Output the records below again, precisely as they are written.

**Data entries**
◆ ◆ ◆

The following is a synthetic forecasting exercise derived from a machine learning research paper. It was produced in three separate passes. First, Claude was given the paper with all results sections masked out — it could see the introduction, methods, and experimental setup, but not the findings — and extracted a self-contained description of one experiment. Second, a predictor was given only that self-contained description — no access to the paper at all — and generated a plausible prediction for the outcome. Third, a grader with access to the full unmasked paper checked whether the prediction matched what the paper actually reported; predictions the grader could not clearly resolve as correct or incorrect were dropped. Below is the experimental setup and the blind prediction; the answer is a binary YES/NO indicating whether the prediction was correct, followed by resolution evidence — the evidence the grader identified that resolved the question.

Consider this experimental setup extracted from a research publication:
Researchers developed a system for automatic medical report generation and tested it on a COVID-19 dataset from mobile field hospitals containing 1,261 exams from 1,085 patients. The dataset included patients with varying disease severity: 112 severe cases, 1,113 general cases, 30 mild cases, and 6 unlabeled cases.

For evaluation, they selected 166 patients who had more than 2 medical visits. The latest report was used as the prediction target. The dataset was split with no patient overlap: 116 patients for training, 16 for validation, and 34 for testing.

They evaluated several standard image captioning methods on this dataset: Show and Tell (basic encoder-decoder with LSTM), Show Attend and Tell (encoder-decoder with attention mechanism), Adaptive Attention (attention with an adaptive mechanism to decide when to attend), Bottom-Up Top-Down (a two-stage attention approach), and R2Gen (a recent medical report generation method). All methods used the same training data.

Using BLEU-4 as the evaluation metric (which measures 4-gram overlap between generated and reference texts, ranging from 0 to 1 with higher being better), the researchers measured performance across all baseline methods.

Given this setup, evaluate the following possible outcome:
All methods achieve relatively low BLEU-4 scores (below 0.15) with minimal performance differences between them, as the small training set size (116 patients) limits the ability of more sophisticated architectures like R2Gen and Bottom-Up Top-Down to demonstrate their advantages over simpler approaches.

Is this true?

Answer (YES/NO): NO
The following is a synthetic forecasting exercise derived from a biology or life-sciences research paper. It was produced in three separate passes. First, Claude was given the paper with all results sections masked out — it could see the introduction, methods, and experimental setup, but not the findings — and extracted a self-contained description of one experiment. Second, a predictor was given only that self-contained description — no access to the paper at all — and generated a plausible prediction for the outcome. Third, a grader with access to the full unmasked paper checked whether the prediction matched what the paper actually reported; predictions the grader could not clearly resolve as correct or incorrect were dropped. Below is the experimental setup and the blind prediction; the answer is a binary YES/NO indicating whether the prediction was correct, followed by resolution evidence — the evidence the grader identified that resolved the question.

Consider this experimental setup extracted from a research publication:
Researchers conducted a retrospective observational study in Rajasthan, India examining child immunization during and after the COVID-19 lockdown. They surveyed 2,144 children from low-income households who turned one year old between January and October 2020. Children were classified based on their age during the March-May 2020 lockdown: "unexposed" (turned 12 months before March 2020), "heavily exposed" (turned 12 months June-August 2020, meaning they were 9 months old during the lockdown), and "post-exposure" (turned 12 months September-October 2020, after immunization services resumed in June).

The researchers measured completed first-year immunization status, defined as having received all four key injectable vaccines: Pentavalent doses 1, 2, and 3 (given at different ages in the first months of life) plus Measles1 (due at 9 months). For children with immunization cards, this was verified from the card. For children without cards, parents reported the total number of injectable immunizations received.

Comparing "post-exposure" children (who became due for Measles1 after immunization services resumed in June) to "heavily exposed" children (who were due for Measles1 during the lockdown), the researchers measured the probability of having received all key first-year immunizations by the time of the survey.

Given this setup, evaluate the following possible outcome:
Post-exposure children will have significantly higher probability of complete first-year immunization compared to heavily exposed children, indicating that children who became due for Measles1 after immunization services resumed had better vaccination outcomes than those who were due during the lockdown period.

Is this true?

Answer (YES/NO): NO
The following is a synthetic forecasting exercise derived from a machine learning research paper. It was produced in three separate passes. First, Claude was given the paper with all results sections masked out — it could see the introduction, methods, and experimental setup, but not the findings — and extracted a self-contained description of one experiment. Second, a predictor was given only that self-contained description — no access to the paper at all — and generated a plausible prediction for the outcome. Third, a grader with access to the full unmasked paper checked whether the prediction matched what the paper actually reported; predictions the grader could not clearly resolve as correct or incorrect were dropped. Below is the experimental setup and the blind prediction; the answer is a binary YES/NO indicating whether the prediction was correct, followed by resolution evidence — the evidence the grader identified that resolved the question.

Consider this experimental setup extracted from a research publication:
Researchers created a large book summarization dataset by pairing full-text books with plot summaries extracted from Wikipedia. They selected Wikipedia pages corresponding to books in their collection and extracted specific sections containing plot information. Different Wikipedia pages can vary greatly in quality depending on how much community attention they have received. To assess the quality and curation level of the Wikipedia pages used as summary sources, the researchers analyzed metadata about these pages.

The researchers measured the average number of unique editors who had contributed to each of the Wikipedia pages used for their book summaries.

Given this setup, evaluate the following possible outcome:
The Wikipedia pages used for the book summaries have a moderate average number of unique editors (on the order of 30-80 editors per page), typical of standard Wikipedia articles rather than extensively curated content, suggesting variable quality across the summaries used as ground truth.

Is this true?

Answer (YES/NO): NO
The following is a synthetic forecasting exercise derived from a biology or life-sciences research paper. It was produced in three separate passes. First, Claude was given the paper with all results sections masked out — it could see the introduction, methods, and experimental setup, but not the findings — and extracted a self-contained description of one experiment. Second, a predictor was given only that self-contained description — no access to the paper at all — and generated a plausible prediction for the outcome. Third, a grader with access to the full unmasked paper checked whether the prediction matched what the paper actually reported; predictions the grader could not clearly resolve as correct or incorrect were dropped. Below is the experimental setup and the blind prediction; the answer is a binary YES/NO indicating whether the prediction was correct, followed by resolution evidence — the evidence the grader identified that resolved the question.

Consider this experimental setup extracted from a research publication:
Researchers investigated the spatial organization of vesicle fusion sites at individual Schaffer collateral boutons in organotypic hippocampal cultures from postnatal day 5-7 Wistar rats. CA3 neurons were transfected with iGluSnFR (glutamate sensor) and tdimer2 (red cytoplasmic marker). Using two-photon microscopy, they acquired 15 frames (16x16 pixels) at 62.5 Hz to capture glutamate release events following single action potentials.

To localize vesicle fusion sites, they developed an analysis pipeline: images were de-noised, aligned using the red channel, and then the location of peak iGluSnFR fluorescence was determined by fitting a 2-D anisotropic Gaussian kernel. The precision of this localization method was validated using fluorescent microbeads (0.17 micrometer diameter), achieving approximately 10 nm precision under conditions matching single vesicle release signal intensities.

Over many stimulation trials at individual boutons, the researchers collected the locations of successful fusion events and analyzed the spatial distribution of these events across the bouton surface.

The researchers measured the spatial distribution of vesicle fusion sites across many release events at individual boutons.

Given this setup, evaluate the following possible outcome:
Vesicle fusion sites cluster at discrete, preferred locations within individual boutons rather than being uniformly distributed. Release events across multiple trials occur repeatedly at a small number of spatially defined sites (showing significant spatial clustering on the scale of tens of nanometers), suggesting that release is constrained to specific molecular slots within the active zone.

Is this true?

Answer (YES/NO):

◆ ◆ ◆

**Answer below**
The following is a synthetic forecasting exercise derived from a machine learning research paper. It was produced in three separate passes. First, Claude was given the paper with all results sections masked out — it could see the introduction, methods, and experimental setup, but not the findings — and extracted a self-contained description of one experiment. Second, a predictor was given only that self-contained description — no access to the paper at all — and generated a plausible prediction for the outcome. Third, a grader with access to the full unmasked paper checked whether the prediction matched what the paper actually reported; predictions the grader could not clearly resolve as correct or incorrect were dropped. Below is the experimental setup and the blind prediction; the answer is a binary YES/NO indicating whether the prediction was correct, followed by resolution evidence — the evidence the grader identified that resolved the question.

Consider this experimental setup extracted from a research publication:
Researchers developed a system for automatic medical report generation and tested it on a COVID-19 dataset from mobile field hospitals containing 1,261 exams from 1,085 patients. The dataset included patients with varying disease severity: 112 severe cases, 1,113 general cases, 30 mild cases, and 6 unlabeled cases.

For evaluation, they selected 166 patients who had more than 2 medical visits. The latest report was used as the prediction target. The dataset was split with no patient overlap: 116 patients for training, 16 for validation, and 34 for testing.

They evaluated several standard image captioning methods on this dataset: Show and Tell (basic encoder-decoder with LSTM), Show Attend and Tell (encoder-decoder with attention mechanism), Adaptive Attention (attention with an adaptive mechanism to decide when to attend), Bottom-Up Top-Down (a two-stage attention approach), and R2Gen (a recent medical report generation method). All methods used the same training data.

Using BLEU-4 as the evaluation metric (which measures 4-gram overlap between generated and reference texts, ranging from 0 to 1 with higher being better), the researchers measured performance across all baseline methods.

Given this setup, evaluate the following possible outcome:
All methods achieve relatively low BLEU-4 scores (below 0.15) with minimal performance differences between them, as the small training set size (116 patients) limits the ability of more sophisticated architectures like R2Gen and Bottom-Up Top-Down to demonstrate their advantages over simpler approaches.

Is this true?

Answer (YES/NO): NO
The following is a synthetic forecasting exercise derived from a biology or life-sciences research paper. It was produced in three separate passes. First, Claude was given the paper with all results sections masked out — it could see the introduction, methods, and experimental setup, but not the findings — and extracted a self-contained description of one experiment. Second, a predictor was given only that self-contained description — no access to the paper at all — and generated a plausible prediction for the outcome. Third, a grader with access to the full unmasked paper checked whether the prediction matched what the paper actually reported; predictions the grader could not clearly resolve as correct or incorrect were dropped. Below is the experimental setup and the blind prediction; the answer is a binary YES/NO indicating whether the prediction was correct, followed by resolution evidence — the evidence the grader identified that resolved the question.

Consider this experimental setup extracted from a research publication:
Researchers conducted a retrospective observational study in Rajasthan, India examining child immunization during and after the COVID-19 lockdown. They surveyed 2,144 children from low-income households who turned one year old between January and October 2020. Children were classified based on their age during the March-May 2020 lockdown: "unexposed" (turned 12 months before March 2020), "heavily exposed" (turned 12 months June-August 2020, meaning they were 9 months old during the lockdown), and "post-exposure" (turned 12 months September-October 2020, after immunization services resumed in June).

The researchers measured completed first-year immunization status, defined as having received all four key injectable vaccines: Pentavalent doses 1, 2, and 3 (given at different ages in the first months of life) plus Measles1 (due at 9 months). For children with immunization cards, this was verified from the card. For children without cards, parents reported the total number of injectable immunizations received.

Comparing "post-exposure" children (who became due for Measles1 after immunization services resumed in June) to "heavily exposed" children (who were due for Measles1 during the lockdown), the researchers measured the probability of having received all key first-year immunizations by the time of the survey.

Given this setup, evaluate the following possible outcome:
Post-exposure children will have significantly higher probability of complete first-year immunization compared to heavily exposed children, indicating that children who became due for Measles1 after immunization services resumed had better vaccination outcomes than those who were due during the lockdown period.

Is this true?

Answer (YES/NO): NO
The following is a synthetic forecasting exercise derived from a machine learning research paper. It was produced in three separate passes. First, Claude was given the paper with all results sections masked out — it could see the introduction, methods, and experimental setup, but not the findings — and extracted a self-contained description of one experiment. Second, a predictor was given only that self-contained description — no access to the paper at all — and generated a plausible prediction for the outcome. Third, a grader with access to the full unmasked paper checked whether the prediction matched what the paper actually reported; predictions the grader could not clearly resolve as correct or incorrect were dropped. Below is the experimental setup and the blind prediction; the answer is a binary YES/NO indicating whether the prediction was correct, followed by resolution evidence — the evidence the grader identified that resolved the question.

Consider this experimental setup extracted from a research publication:
Researchers created a large book summarization dataset by pairing full-text books with plot summaries extracted from Wikipedia. They selected Wikipedia pages corresponding to books in their collection and extracted specific sections containing plot information. Different Wikipedia pages can vary greatly in quality depending on how much community attention they have received. To assess the quality and curation level of the Wikipedia pages used as summary sources, the researchers analyzed metadata about these pages.

The researchers measured the average number of unique editors who had contributed to each of the Wikipedia pages used for their book summaries.

Given this setup, evaluate the following possible outcome:
The Wikipedia pages used for the book summaries have a moderate average number of unique editors (on the order of 30-80 editors per page), typical of standard Wikipedia articles rather than extensively curated content, suggesting variable quality across the summaries used as ground truth.

Is this true?

Answer (YES/NO): NO
The following is a synthetic forecasting exercise derived from a biology or life-sciences research paper. It was produced in three separate passes. First, Claude was given the paper with all results sections masked out — it could see the introduction, methods, and experimental setup, but not the findings — and extracted a self-contained description of one experiment. Second, a predictor was given only that self-contained description — no access to the paper at all — and generated a plausible prediction for the outcome. Third, a grader with access to the full unmasked paper checked whether the prediction matched what the paper actually reported; predictions the grader could not clearly resolve as correct or incorrect were dropped. Below is the experimental setup and the blind prediction; the answer is a binary YES/NO indicating whether the prediction was correct, followed by resolution evidence — the evidence the grader identified that resolved the question.

Consider this experimental setup extracted from a research publication:
Researchers investigated the spatial organization of vesicle fusion sites at individual Schaffer collateral boutons in organotypic hippocampal cultures from postnatal day 5-7 Wistar rats. CA3 neurons were transfected with iGluSnFR (glutamate sensor) and tdimer2 (red cytoplasmic marker). Using two-photon microscopy, they acquired 15 frames (16x16 pixels) at 62.5 Hz to capture glutamate release events following single action potentials.

To localize vesicle fusion sites, they developed an analysis pipeline: images were de-noised, aligned using the red channel, and then the location of peak iGluSnFR fluorescence was determined by fitting a 2-D anisotropic Gaussian kernel. The precision of this localization method was validated using fluorescent microbeads (0.17 micrometer diameter), achieving approximately 10 nm precision under conditions matching single vesicle release signal intensities.

Over many stimulation trials at individual boutons, the researchers collected the locations of successful fusion events and analyzed the spatial distribution of these events across the bouton surface.

The researchers measured the spatial distribution of vesicle fusion sites across many release events at individual boutons.

Given this setup, evaluate the following possible outcome:
Vesicle fusion sites cluster at discrete, preferred locations within individual boutons rather than being uniformly distributed. Release events across multiple trials occur repeatedly at a small number of spatially defined sites (showing significant spatial clustering on the scale of tens of nanometers), suggesting that release is constrained to specific molecular slots within the active zone.

Is this true?

Answer (YES/NO):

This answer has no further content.